The dynamic allocatins are not important the only important code chunk is marked with comment:
// process all resolutions
Where for each mipmap there is only single for loop without any expensive operations. If your platform is better with branchless code you can compute the min,max using in-build brunchless functions min,max. Something like:
// process all resolutions
for (k=1;mmsiz[k];k++)
{
// halve resolution
for (i=0,j=0;i<mmsiz[k];i++)
{
a=mmdat0[k-1][j]; a0=a;
a=mmdat1[k-1][j]; j++; a1=a;
a=mmdat0[k-1][j]; a0=min(a0,a);
a=mmdat1[k-1][j]; j++; a1=max(a1,a);
mmdat0[k][i]=a0;
mmdat1[k][i]=a1;
}
}
This can be further optimized simply by using pointer to actually selected mipmaps that will get rid of the [k] and [k-1] indexes allowing one less memory access per each element access.
// process all resolutions
for (k=1;mmsiz[k];k++)
{
// halve resolution
int *p0=mmdat0[k-1];
int *p1=mmdat1[k-1];
int *q0=mmdat0[k];
int *q1=mmdat1[k];
for (i=0,j=0;i<mmsiz[k];i++)

— DATASET ROWS —
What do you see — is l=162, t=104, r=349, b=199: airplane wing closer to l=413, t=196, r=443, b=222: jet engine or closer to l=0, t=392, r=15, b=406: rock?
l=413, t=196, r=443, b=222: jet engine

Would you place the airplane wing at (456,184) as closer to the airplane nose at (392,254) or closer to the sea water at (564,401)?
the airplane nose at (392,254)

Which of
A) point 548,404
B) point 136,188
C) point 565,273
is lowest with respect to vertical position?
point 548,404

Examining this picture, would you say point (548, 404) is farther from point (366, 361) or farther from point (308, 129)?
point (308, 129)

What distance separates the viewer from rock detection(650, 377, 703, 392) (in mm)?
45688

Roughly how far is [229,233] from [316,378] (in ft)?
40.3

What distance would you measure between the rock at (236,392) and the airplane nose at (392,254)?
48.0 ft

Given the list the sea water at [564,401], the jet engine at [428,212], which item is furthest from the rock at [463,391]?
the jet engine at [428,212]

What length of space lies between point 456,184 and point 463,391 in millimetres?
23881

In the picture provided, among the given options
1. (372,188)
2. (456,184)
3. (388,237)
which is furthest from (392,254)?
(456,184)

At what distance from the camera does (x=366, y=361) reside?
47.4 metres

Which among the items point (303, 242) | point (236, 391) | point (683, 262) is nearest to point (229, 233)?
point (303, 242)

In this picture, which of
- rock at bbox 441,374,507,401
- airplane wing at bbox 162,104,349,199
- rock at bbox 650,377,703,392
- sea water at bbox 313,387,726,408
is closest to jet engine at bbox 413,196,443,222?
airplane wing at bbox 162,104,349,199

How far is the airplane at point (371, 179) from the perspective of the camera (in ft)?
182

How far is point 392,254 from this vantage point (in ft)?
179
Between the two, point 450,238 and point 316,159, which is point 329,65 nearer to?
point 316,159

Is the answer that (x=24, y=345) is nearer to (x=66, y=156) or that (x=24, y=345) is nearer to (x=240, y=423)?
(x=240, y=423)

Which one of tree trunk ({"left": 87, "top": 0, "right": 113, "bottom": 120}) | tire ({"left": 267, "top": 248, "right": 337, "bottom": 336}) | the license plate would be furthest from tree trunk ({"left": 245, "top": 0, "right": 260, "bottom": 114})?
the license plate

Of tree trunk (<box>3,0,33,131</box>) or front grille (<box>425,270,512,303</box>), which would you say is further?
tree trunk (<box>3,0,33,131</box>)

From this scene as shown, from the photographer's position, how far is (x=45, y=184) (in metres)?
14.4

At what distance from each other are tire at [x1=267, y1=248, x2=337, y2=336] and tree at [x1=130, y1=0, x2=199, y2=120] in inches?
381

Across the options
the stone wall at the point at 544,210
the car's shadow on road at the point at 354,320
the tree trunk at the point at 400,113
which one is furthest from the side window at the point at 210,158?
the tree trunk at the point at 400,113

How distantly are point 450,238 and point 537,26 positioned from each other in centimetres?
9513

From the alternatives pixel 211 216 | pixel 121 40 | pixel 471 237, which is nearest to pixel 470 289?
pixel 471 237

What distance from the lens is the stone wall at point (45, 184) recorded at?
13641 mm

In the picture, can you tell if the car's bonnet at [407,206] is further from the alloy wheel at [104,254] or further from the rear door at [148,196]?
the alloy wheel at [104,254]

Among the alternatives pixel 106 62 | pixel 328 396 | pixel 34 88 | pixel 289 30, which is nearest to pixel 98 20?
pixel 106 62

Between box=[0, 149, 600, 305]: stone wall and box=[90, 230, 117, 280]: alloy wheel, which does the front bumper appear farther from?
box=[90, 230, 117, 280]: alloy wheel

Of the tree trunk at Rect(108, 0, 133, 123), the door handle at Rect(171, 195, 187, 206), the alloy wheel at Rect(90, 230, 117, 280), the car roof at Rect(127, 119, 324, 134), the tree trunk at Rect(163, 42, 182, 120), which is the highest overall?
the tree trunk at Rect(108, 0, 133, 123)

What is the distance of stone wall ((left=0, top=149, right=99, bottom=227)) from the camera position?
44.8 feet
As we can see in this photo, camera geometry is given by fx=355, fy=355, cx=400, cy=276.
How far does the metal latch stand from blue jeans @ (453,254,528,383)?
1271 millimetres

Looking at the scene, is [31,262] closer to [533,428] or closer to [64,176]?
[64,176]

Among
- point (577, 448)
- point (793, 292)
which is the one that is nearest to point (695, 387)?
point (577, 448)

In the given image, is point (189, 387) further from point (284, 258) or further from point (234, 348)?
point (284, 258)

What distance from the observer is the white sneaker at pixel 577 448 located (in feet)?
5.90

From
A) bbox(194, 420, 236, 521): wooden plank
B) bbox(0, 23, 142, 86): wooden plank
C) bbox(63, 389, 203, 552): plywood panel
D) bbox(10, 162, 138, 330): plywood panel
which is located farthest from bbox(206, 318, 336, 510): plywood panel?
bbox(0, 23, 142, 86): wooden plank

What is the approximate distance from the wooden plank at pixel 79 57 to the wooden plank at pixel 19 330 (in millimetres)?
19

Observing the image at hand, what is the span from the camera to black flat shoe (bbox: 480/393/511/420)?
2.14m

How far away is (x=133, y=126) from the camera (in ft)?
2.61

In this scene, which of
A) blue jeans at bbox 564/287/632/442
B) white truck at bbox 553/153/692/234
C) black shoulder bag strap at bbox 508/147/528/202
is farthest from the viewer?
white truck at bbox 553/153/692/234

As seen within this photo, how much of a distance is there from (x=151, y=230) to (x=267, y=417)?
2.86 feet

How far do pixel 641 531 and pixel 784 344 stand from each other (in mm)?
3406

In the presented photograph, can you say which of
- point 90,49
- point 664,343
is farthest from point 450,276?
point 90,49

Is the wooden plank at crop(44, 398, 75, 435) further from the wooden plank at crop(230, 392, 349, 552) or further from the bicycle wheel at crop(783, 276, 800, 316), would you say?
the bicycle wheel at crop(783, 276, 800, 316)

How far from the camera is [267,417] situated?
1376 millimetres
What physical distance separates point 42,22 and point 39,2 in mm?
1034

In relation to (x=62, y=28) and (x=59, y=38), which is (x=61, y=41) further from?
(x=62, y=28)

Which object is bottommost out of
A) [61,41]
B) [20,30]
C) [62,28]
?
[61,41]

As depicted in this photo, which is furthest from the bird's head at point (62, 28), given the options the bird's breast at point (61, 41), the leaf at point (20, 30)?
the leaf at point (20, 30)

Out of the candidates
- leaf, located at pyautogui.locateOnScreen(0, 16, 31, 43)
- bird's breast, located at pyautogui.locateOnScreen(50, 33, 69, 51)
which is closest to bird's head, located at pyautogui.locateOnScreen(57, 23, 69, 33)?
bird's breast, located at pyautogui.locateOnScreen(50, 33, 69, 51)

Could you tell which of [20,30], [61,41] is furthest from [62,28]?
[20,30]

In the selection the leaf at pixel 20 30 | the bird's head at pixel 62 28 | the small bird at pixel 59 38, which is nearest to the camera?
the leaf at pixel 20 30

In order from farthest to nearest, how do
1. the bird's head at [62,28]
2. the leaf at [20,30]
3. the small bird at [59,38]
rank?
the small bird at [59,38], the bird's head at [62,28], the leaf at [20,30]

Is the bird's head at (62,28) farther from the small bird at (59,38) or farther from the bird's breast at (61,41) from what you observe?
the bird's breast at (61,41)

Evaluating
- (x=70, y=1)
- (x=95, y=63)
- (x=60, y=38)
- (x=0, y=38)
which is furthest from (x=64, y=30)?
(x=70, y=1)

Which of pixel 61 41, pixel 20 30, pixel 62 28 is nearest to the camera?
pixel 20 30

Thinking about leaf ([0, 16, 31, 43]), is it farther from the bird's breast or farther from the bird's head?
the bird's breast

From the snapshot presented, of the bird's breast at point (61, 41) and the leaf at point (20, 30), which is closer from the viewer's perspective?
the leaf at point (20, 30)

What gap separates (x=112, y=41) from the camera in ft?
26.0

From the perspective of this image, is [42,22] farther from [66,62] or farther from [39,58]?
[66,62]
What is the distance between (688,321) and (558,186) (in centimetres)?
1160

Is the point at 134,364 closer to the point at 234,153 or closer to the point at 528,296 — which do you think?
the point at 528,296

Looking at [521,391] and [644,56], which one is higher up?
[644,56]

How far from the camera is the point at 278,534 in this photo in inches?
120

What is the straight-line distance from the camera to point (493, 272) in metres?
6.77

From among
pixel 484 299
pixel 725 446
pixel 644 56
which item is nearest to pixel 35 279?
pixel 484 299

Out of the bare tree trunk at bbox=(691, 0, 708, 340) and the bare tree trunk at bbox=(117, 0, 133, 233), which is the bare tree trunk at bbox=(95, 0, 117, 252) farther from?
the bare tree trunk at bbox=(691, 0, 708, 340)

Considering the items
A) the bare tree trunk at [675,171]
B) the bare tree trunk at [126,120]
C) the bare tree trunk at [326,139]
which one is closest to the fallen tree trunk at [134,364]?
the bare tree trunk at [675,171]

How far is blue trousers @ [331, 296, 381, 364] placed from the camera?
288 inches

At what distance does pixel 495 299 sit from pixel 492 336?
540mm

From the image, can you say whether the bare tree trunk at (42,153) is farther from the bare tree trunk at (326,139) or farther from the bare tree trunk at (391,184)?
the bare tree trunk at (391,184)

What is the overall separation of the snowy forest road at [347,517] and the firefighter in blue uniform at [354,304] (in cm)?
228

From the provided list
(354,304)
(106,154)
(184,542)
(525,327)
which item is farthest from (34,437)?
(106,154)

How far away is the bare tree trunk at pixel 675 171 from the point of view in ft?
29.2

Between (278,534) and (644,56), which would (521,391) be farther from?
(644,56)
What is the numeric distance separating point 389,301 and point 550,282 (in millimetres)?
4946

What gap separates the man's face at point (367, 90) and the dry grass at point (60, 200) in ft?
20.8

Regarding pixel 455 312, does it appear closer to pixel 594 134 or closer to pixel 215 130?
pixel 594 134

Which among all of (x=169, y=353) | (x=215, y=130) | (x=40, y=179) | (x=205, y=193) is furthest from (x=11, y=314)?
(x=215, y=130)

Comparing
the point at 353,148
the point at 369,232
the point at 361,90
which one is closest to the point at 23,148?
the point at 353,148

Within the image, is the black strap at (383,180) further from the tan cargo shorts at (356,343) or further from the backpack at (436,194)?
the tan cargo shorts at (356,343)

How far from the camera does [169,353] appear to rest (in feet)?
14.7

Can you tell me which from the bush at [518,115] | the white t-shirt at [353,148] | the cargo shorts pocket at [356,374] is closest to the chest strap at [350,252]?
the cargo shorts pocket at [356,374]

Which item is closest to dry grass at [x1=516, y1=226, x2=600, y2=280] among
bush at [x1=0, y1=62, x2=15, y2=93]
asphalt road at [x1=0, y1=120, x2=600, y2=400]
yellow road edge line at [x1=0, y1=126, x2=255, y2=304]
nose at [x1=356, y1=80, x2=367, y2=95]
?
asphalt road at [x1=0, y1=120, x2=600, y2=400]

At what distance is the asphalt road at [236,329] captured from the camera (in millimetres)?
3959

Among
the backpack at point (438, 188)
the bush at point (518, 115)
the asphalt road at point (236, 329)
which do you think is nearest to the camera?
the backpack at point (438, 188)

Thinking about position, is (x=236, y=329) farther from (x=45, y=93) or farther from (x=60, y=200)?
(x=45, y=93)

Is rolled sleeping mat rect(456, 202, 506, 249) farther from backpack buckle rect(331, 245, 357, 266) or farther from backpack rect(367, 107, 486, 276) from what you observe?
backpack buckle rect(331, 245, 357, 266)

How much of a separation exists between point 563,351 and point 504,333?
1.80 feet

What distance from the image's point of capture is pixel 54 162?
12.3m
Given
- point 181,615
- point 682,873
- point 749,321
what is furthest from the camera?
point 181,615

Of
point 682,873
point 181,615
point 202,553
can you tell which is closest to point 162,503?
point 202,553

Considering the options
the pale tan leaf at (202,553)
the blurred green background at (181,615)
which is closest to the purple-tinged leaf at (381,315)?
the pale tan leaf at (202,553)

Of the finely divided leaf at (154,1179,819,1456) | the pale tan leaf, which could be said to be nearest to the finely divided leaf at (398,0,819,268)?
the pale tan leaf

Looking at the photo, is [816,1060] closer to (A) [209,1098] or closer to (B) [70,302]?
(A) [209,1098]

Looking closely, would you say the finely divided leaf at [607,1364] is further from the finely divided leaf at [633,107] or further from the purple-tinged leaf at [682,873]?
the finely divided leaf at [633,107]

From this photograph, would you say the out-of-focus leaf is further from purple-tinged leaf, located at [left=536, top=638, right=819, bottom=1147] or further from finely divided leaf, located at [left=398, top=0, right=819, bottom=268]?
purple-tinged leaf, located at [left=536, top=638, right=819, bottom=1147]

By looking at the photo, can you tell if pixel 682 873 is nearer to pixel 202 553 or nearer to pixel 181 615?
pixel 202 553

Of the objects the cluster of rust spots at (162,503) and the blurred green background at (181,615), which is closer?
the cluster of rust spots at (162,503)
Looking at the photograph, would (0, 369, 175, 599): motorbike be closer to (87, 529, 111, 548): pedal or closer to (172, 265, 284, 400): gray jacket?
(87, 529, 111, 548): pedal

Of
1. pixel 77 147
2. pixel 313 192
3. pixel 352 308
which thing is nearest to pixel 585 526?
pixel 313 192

— PROBLEM TO WORK ON —
In the mipmap code discussion, what does using pointers to the selected mipmaps get rid of? Answer from the mipmap code discussion alone, not from the data.

— WRITTEN REPLY —
The [k] and [k-1] indexes, which allows one less memory access per element access.